We expanded the test. Three source domains (Math, Logic, Science) against two quarantined target domains (Computer Science, Machine Learning). The system never saw a single CS or ML training example.

99.4%

Interception Transfer

170 of 171 Eurekas cross-domain

Source Domains

Math · Logic · Science

Target Domains

CS · ML (zero-shot)

170 out of 171 successful interceptions used reasoning fossils from a completely different domain. The continuous embedding space organized knowledge by causal structure, not by vocabulary. A proof-by-contradiction fossil originally built for a math problem can navigate a CS problem that shares the same logical shape.

The Stack: What's Actually Running

Everything runs locally on a single machine. No cloud APIs. No GPU required.
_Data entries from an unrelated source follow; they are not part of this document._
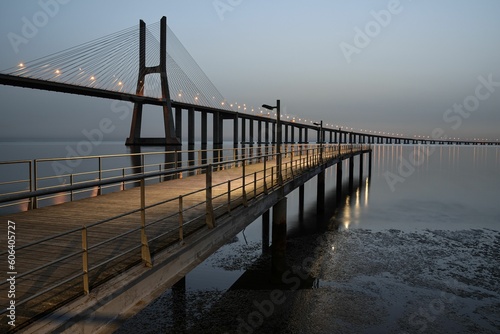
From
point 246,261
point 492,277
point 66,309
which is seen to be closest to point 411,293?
point 492,277

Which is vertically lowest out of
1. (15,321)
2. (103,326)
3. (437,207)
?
(437,207)

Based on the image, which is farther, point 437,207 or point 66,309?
point 437,207

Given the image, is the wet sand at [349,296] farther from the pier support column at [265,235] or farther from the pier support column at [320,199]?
the pier support column at [320,199]

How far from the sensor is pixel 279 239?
36.9 ft

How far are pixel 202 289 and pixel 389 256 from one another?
6292 mm

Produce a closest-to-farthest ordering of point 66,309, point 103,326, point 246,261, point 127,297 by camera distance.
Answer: point 66,309, point 103,326, point 127,297, point 246,261

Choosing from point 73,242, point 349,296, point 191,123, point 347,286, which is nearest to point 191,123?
point 191,123

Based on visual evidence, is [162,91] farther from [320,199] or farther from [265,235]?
[265,235]

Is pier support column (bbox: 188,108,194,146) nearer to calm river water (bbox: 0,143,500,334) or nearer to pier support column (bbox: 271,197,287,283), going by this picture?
calm river water (bbox: 0,143,500,334)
Runtime: C# on .NET 10, ~3,500 lines of code.
LLM: DeepSeek-R1:14b via Ollama (local). Recently extended with a provider abstraction to support GLM-Z1:9b and future models.
Embeddings: MiniLM-L6-v2 (384-dim), running locally via ONNX Runtime. No API calls.
Graph Storage: LiteDB for persistence, HNSW for approximate nearest-neighbor search, Neo4j optional for visualization.
Self-Healing: ARA with backward Q-value propagation and configurable decay.
Hardware: Apple Silicon (M4 Pro). Total power draw during inference: under 5 watts.
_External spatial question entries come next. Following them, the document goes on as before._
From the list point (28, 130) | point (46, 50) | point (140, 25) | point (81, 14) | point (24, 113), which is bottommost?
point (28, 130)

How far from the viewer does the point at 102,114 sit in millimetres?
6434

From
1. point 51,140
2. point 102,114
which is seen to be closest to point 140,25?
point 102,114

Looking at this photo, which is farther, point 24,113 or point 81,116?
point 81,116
Why local? If the goal is to reduce LLM compute, it defeats the purpose to call a cloud API for embeddings. Every component — the encoder, the graph, the LLM — runs on the same machine. The system is fully self-contained.

What This Means

LLMs are powerful but wasteful. They re-derive known answers from scratch, they can't self-correct, and they forget everything between sessions. DAPSA addresses all three:

✓

No redundant computation. Known reasoning paths are recalled from the graph. The LLM only activates for genuinely novel problems.

✓

Self-correcting memory. ARA detects and heals faulty paths automatically. The graph gets more reliable over time, not less.

✓

Structural generalization. The embedding space organizes by causal topology, enabling zero-shot transfer across unrelated domains.
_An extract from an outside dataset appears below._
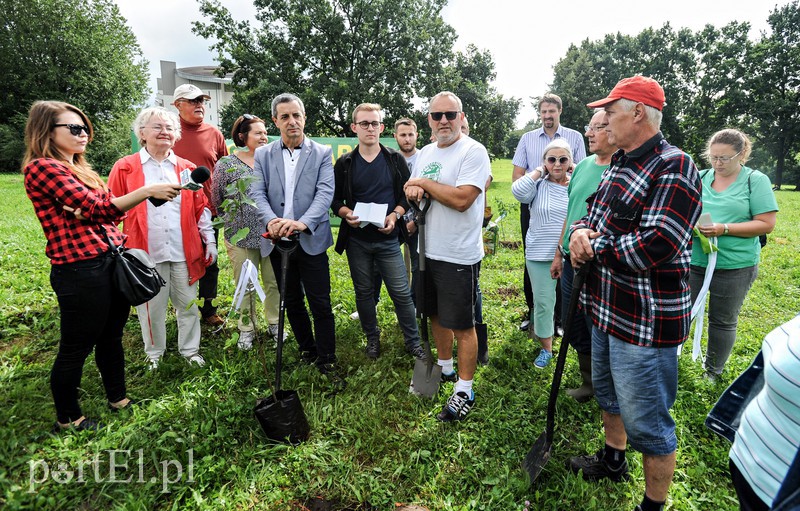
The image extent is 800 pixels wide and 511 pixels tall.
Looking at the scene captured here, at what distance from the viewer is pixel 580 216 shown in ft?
10.4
This isn't a replacement for LLMs. It's a memory layer that makes them dramatically more efficient. The model still does the hard thinking — but only once per reasoning pattern.

Why this matters now: The recent Anthropic Mythos incident — a black-box model autonomously chaining zero-day exploits, prompting an emergency meeting between the US Treasury, the Fed, and major bank CEOs — illustrates why auditability isn't optional. In DAPSA, every decision is a traceable graph walk. There are no hidden policy adjustments. The "Refined Policy Adjustment" that made Mythos so dangerous is, in our system, an explicit, verifiable Recursive Meta Hierarchy you can inspect node by node.

Limitations and Next Steps

We're being transparent about what this experiment doesn't prove yet:

Scale. The current evaluation uses a curated problem set. Public benchmarks (MMLU, GSM8K, ARC) are next.
Adversarial robustness. Consonance checking relies on cosine similarity — adversarial paraphrases could potentially evade the gatekeeper. We're investigating dissonance stress testing.
Multi-model validation. The provider abstraction is in place (DeepSeek-R1 and GLM-Z1 both supported), but systematic comparison across model families hasn't been completed.

The architecture is open. The next experiment will put DAPSA through public benchmarks and publish the results — no cherry-picking, no curation.